Никто не видит. Некому похвалить. Да и не за что. Ну и черт с вами. Черт с вами со всеми, в конце-то концов. Мне плевать на все. Делайте что хотите. А я играю в паровозик: ту-ту-ту-ту-у-у-у-у-у-у-у-у-у!..
30
…Низкое, вязкое небо над Москвой. Пятый час, а уже упали сумерки, и снег кружится в лиловом фонарном свете. Это настоящий… теперь надолго. Шаркают дворники, брезгливо, будто перхоть, смахивают со стекла снежинки. А вокруг огни, огни — окна, фонари, мерцание рекламных пробежек над крышами домов… габариты, фары, пламенные вспышки стоп-сигналов… и низкое, густое, розоватое небо… Обычно-то его не замечаешь. А ведь стоит задрать голову — и вот оно. Низкое, тяжелое. Но все-таки есть. Все-таки есть небо.
Встали… тронулись… встали.
Несколько деревьев. Черные ветки на фоне черных домов. Черные дома на фоне черного неба. Белый снег.
Ага, вот и старый знакомый. Тот же камуфляж, костыли, сумка… та же непроницаемая, глиняная маска тяжелого сна. Я опустил стекло, высунул руку и бросил в торбу деньги. И опять, опять его лицо ожило только для того, чтобы подарить мне презрительный и насмешливый взгляд.
— Слышь, парень, — сказал я в щель. — Слышишь, погоди!..
— Да пошел бы ты!.. — ответил он и двинулся к следующей машине: опора, рывок, перенос тела… опора, рывок…
Там ему ничего не дали.
Я поднял стекло.
Жизнь — не кино, назад не прокрутишь.
Этот взгляд тоже навсегда останется со мной. Значит, чем-то заслужил.

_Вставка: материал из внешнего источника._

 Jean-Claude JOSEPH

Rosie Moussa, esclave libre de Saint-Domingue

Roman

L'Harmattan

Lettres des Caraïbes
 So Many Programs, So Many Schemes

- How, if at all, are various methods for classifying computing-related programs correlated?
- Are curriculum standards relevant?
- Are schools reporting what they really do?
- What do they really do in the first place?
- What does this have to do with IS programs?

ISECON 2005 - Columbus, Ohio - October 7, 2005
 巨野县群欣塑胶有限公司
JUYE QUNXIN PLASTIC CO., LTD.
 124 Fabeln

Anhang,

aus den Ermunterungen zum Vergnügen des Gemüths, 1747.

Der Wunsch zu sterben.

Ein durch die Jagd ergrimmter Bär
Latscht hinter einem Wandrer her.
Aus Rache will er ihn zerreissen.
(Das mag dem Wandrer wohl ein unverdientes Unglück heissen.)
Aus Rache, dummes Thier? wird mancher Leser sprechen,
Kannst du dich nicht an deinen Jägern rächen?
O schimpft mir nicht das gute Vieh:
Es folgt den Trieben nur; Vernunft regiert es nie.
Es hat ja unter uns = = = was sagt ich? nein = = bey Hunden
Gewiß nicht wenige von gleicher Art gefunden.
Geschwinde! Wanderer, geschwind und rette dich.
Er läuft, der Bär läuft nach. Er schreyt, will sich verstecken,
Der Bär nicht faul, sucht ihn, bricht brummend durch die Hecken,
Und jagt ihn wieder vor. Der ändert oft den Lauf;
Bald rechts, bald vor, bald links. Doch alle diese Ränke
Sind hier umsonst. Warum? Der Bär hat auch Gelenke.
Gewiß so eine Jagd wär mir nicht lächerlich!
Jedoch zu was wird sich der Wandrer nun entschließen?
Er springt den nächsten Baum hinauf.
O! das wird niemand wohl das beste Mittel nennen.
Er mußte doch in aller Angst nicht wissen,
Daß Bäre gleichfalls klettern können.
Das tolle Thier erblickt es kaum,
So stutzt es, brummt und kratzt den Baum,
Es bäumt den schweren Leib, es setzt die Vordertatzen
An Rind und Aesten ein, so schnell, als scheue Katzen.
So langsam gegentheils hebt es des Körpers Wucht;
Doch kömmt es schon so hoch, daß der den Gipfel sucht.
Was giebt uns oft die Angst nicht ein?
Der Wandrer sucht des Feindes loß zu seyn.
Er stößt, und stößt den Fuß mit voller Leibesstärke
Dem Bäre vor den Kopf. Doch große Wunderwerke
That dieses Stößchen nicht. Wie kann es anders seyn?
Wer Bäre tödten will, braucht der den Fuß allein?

Тронулись… встали… тронулись… еще три метра… еще пять… пошло, пошло!..
Все, вырвались.
Когда летишь в потоке машин по широкому проспекту, особенно понятно, что выигрывает тот, кому в большей степени известно будущее. Гул, содрогание… черная, отвратительно скользкая полоса… кружевные белые змейки по ледяному асфальту. Вот уже под девяносто… три метра от бампера до бампера… Все кругом опасно мерцает. Дорога похожа на волнистую реку… нет — на поток раскаленной лавы… на черно-белое полотнище под сильным ветром: плещет, шатается из стороны в сторону… предостерегающе вскрикивает… визжит тормозными колодками… Кому известно больше деталей будущего, тот и движется быстрее: успевает нырнуть в прореху и обойти соседа — на корпус, на полкорпуса…
Кто знает меньше — тот тупо гонит по своей полосе, следя только за тем, чтобы не въехать со всей дури кому-нибудь в корму…
Есть и такие, что ошибаются насчет деталей… куда они деваются сами, не знаю, а вот расплющенные туши их стальных коней сволакивают к постам ГАИ, чтобы ржавели в назидание потомкам.
Вот так.
Знать, где упасть, соломки постлать.
Нет, непонятно.
Но с другой стороны — что я об этом знаю?
И почему я должен чувствовать себя виноватым?
Однажды ехал откуда-то электричкой — усталый, вечером — с дачи, что ли, чьей-то возвращался? Напротив сидел парень. Он был пьян совсем не весело: болезненно, если не смертельно. Он осознавал свою беспомощность. Время от времени поднимал голову и, еле ворочая языком, повторял, что ему в Электросталь… а я каждый раз объяснял, что на Курском ему нужно перебраться на другую ветку… Вот залязгали буфера на Курском, я растолкал его: он поднялся и кое-как побрел к выходу… Может быть, он жив-здоров и меня совсем не помнит? — а я его, подлеца, все вспоминаю. Ну что мне было его тогда не проводить? Потерял бы двадцать минут, зато в последнюю из этих минут забыл бы его — к чертовой бабушке, раз и навсегда, крепко-накрепко! — и не маячил бы он попусту вот уж сколько лет перед глазами!.. Может, он и нашел тогда нужную платформу, и уехал в свою Электросталь, и даже протрезвел по дороге; а потом, глядишь, и вовсе пить бросил, женился, завел детей, ростит как может, пользуется любовью в семье и уважением на работе — черт его знает!.. А если не нашел?
Будяев открыл, как всегда, в халате. Борода черная, волосы на груди седые.
— Вечер добрый. Припоздал, не обессудьте.
— Какие разговоры! Бог с вами! Заходите, заходите…
— Разве что на минутку… разуваться?
— Что вы! Что вы! Вы что! Вы взгляните, что у нас делается! Это же Содом и Гоморра, честное слово! Куликовская битва! Хлев! Свинарник! Да что я! — в свинарнике-то чище бывает! — воскликнул Дмитрий Николаевич, закончив трагическим вздохом и маханием руки: — Эх, гос-с-с-с-споди!..
Повалился в кресло, бороденку заинтересованно выставил вверх, стал шарить по столу в поисках сигарет.